I cannot believe that random 20% can achieve fide rating of 1600 against humans.
It seems to me an engine that I guess that I can easily win against it
at blitz(5 minutes per game) and when I am clearly better than fide rating 1600 I believe my level at blitz is lower than 1600 fide rating(at tournament time control)
jumping in here to somment without having read the whole thread, anyway:
- a random mover is a relatively strong engine, it will make the strongest move about once every 30 moves, and often make the 2nd-best, 3rd-best or 10-th best move
No it is very weak, because even a random best move doesn't help if you already blundered a dozen of times before...
The random movers in my test made around 11-13% vs. Andworst to answer your last question.

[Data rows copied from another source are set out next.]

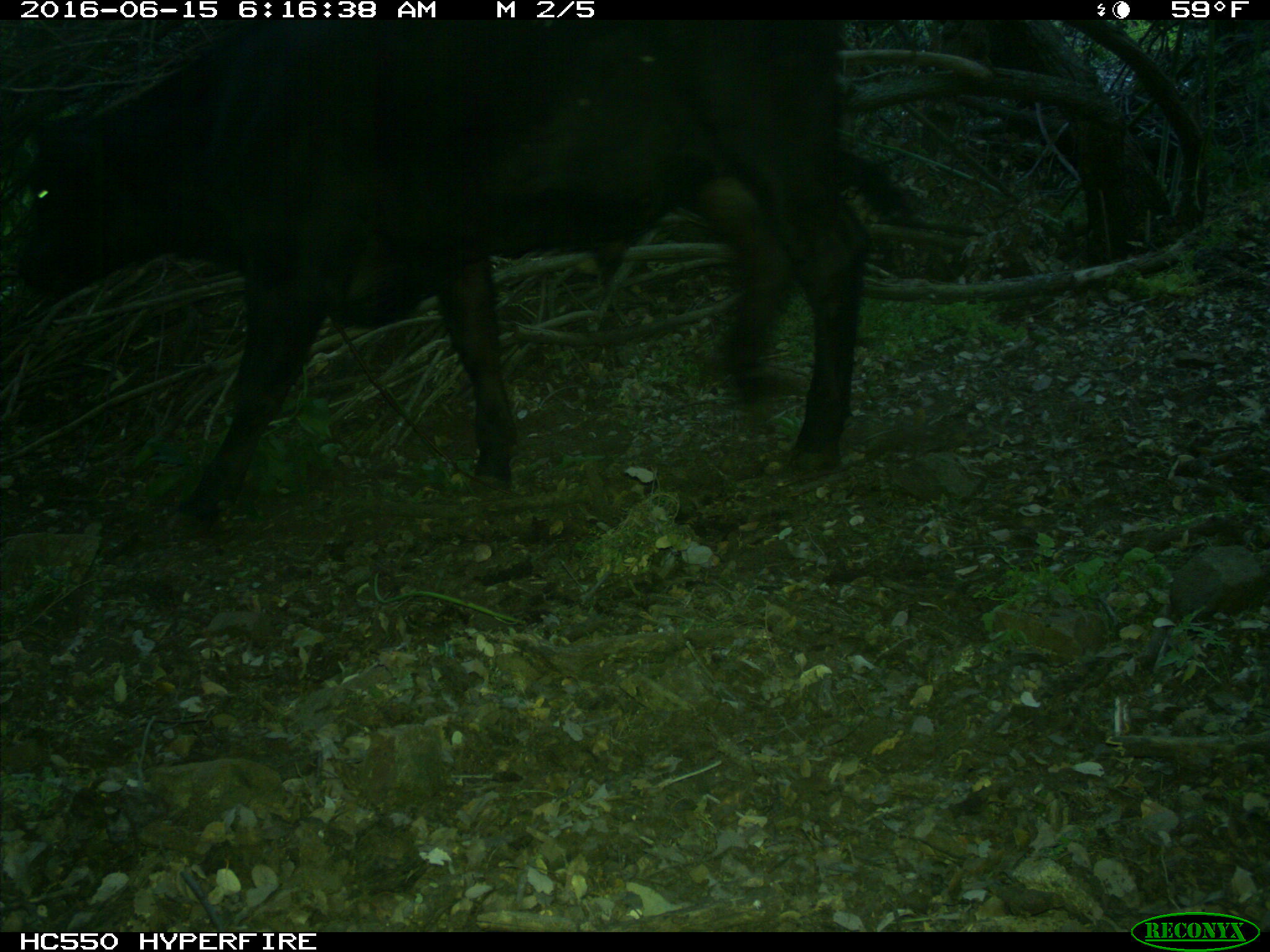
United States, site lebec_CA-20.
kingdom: Animalia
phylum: Chordata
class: Mammalia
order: Artiodactyla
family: Bovidae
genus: Bos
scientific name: Bos taurus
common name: domestic cow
Bos taurus (domestic cow).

In CCRL the RM has around 200 rating on CCRL scale but only due to the fact it played 3-5 buggy programs (out of its opponents), which stalemated too often or did not know 3 time-rep,
otherwise it would be around -200/-300.
Of course all of this was already answered and posted in this thread if you had read it...
Ah! I didn't remember it. Well, the former was random, but not at depth 1 if I remember well. The new one you point also worked at depth 1. And also was stronger.
how stronger is a random-mover than worst-mover?
how stronger would be SF than some 2000 elo engine, and this engine in turn than the random-mover?
maybe in this case we will need some 10 000 elo scale.
Evert wrote:What's to avoid? It's pretty clear that chess (FIDE rules) is a draw from the initial position with optimal play from both sides.
Unless you rig the opening by having one side play vastly suboptimal, a draw is the expected outcome. If you do unbalance the opening like that, you're not measuring a result, just confirming your input.